### What you should do
Please give every line of the material below as a numbered list, skipping blank lines and leaving out the pictures.

# # # # #

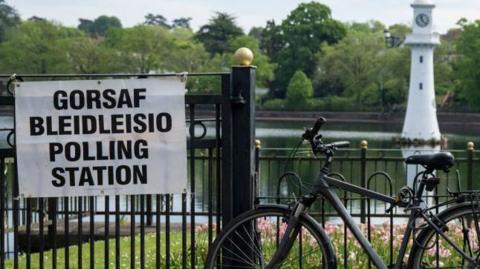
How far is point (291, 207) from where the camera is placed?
4324 millimetres

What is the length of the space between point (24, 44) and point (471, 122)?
39.0m

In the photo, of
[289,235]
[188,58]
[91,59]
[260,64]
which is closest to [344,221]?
[289,235]

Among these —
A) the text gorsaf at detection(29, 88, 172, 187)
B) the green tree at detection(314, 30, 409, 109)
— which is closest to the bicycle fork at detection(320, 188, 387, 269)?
the text gorsaf at detection(29, 88, 172, 187)

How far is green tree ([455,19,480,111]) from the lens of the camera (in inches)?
2380

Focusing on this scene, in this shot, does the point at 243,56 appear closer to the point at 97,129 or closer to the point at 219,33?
the point at 97,129

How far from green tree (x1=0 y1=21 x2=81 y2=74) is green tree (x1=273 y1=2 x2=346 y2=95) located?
18962mm

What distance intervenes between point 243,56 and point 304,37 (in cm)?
7545

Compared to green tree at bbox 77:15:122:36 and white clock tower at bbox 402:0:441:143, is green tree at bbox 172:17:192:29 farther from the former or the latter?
white clock tower at bbox 402:0:441:143

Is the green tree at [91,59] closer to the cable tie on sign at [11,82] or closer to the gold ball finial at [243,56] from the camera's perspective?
the cable tie on sign at [11,82]

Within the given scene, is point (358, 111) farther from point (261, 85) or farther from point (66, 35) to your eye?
point (66, 35)

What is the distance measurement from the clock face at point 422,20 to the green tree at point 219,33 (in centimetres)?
3756

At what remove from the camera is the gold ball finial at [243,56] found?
174 inches

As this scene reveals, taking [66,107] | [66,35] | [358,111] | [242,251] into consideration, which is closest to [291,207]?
[242,251]

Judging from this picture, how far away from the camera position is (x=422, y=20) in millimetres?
48875
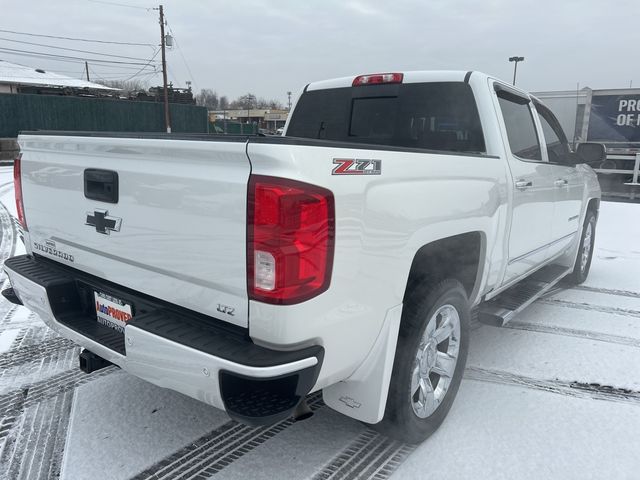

# # # # #

### Output
1. How far is point (291, 207) from where the camera is placed?
2. 4324 millimetres
3. What is the length of the space between point (24, 44) and point (471, 122)?
4. 39.0m
5. In the photo, of
6. [289,235]
7. [188,58]
8. [91,59]
9. [260,64]
10. which is closest to [344,221]?
11. [289,235]
12. Among these —
13. A) the text gorsaf at detection(29, 88, 172, 187)
14. B) the green tree at detection(314, 30, 409, 109)
15. — which is closest to the bicycle fork at detection(320, 188, 387, 269)?
16. the text gorsaf at detection(29, 88, 172, 187)
17. How far is green tree ([455,19,480,111]) from the lens of the camera (in inches)?
18. 2380
19. Focusing on this scene, in this shot, does the point at 243,56 appear closer to the point at 97,129 or closer to the point at 219,33?
20. the point at 97,129
21. How far from green tree (x1=0 y1=21 x2=81 y2=74) is green tree (x1=273 y1=2 x2=346 y2=95) located?
22. 18962mm
23. What distance intervenes between point 243,56 and point 304,37 (in cm)?
24. 7545
25. Compared to green tree at bbox 77:15:122:36 and white clock tower at bbox 402:0:441:143, is green tree at bbox 172:17:192:29 farther from the former or the latter?
26. white clock tower at bbox 402:0:441:143
27. Is the green tree at [91,59] closer to the cable tie on sign at [11,82] or closer to the gold ball finial at [243,56] from the camera's perspective?
28. the cable tie on sign at [11,82]
29. Within the given scene, is point (358, 111) farther from point (261, 85) or farther from point (66, 35) to your eye?
30. point (66, 35)
31. What is the distance measurement from the clock face at point 422,20 to the green tree at point 219,33 (in centimetres)?
32. 3756
33. At what remove from the camera is the gold ball finial at [243,56] found?
34. 174 inches
35. As this scene reveals, taking [66,107] | [66,35] | [358,111] | [242,251] into consideration, which is closest to [291,207]?
36. [242,251]
37. Judging from this picture, how far away from the camera position is (x=422, y=20) in millimetres?
38. 48875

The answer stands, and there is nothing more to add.